=== Begin Enclosure ===

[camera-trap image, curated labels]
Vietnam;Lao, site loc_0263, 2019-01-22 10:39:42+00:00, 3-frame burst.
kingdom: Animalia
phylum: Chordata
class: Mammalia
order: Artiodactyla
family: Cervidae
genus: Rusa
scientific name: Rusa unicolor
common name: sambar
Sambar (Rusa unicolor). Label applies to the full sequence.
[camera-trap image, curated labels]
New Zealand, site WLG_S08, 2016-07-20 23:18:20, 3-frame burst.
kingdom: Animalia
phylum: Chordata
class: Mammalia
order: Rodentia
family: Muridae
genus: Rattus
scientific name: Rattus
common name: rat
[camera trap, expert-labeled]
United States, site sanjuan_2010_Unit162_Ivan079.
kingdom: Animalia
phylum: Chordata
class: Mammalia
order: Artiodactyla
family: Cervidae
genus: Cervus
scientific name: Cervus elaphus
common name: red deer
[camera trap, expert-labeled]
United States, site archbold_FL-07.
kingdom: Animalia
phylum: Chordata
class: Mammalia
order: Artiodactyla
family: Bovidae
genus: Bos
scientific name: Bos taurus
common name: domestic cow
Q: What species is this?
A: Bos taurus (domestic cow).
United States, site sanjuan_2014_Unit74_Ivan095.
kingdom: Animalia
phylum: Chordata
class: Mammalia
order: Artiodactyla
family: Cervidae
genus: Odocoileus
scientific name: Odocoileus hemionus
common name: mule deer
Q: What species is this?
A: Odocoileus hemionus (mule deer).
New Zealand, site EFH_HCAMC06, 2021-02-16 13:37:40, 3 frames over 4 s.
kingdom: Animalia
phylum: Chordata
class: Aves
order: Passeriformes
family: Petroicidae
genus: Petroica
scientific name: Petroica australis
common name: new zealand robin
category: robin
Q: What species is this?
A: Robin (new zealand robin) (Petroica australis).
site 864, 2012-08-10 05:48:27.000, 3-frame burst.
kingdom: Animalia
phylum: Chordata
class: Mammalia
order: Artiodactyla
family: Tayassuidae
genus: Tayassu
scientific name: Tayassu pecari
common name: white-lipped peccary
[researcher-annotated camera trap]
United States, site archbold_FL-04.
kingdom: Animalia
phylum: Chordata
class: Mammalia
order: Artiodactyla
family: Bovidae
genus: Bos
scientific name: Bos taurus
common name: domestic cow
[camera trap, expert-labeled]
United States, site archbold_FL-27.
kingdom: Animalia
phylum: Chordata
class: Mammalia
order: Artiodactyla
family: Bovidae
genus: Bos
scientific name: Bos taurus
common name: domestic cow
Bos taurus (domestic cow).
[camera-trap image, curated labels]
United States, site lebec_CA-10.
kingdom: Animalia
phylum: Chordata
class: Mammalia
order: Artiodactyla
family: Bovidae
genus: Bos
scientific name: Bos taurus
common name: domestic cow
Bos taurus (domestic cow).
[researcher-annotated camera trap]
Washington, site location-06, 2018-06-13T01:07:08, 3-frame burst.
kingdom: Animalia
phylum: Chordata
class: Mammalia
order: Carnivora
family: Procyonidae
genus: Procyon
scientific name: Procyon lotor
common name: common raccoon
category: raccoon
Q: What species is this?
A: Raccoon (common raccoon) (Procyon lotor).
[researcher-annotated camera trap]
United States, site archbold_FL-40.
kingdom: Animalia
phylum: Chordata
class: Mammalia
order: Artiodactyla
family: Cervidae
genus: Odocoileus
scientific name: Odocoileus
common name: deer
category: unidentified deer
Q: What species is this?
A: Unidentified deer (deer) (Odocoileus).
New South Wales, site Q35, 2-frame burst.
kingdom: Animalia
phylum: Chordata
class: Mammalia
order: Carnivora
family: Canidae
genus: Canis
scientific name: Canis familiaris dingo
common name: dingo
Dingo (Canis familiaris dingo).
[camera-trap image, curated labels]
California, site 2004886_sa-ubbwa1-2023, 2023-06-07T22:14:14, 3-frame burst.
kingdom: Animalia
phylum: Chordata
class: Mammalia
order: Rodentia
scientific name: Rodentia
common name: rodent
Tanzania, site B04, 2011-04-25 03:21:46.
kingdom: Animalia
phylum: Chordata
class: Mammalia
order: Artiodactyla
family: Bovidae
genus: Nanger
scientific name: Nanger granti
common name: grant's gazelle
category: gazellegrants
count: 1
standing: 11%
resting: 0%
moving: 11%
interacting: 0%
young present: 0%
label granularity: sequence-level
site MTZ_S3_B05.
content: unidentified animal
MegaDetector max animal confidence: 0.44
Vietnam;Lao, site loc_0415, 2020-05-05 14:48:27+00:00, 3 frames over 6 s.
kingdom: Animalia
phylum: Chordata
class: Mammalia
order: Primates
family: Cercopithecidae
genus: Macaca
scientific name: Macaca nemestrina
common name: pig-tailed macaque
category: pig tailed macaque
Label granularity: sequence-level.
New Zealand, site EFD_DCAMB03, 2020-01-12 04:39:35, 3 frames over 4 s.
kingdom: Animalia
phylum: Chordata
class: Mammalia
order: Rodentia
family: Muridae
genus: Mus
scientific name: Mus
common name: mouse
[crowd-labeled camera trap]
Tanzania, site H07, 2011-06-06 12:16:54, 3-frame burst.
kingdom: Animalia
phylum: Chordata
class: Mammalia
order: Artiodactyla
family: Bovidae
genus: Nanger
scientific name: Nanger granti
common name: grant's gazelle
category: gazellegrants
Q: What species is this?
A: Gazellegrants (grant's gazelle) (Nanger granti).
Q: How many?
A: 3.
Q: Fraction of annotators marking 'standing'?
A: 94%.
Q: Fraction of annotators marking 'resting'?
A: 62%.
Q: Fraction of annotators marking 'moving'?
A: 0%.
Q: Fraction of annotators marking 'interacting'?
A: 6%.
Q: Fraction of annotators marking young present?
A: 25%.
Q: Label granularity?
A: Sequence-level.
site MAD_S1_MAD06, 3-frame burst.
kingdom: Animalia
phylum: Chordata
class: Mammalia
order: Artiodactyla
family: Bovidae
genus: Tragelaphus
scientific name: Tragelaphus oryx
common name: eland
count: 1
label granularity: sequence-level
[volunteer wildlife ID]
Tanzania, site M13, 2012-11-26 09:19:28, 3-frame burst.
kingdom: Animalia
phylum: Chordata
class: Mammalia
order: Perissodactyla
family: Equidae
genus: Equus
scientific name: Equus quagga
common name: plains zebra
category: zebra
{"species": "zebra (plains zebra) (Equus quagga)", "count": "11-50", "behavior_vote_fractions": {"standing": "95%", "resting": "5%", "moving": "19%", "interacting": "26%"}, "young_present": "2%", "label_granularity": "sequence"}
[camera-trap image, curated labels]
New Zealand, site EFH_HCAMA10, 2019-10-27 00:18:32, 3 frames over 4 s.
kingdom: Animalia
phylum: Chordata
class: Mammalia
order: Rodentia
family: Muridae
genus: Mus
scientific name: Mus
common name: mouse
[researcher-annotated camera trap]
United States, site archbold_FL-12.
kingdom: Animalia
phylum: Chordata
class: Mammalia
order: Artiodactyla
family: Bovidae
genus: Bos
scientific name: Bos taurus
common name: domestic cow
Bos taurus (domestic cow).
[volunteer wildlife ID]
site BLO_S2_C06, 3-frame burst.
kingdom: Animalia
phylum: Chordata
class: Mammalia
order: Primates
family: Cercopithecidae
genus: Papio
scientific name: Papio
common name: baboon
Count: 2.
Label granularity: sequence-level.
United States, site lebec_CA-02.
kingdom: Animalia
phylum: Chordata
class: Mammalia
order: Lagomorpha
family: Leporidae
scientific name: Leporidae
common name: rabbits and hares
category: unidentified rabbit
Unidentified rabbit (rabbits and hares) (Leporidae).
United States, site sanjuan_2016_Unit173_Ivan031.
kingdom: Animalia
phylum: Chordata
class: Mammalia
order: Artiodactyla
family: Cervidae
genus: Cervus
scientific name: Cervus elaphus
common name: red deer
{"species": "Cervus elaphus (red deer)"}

=== End Enclosure ===

Please return every line from the material above where the string "marking" occurs.

Q: Fraction of annotators marking 'standing'?
Q: Fraction of annotators marking 'resting'?
Q: Fraction of annotators marking 'moving'?
Q: Fraction of annotators marking 'interacting'?
Q: Fraction of annotators marking young present?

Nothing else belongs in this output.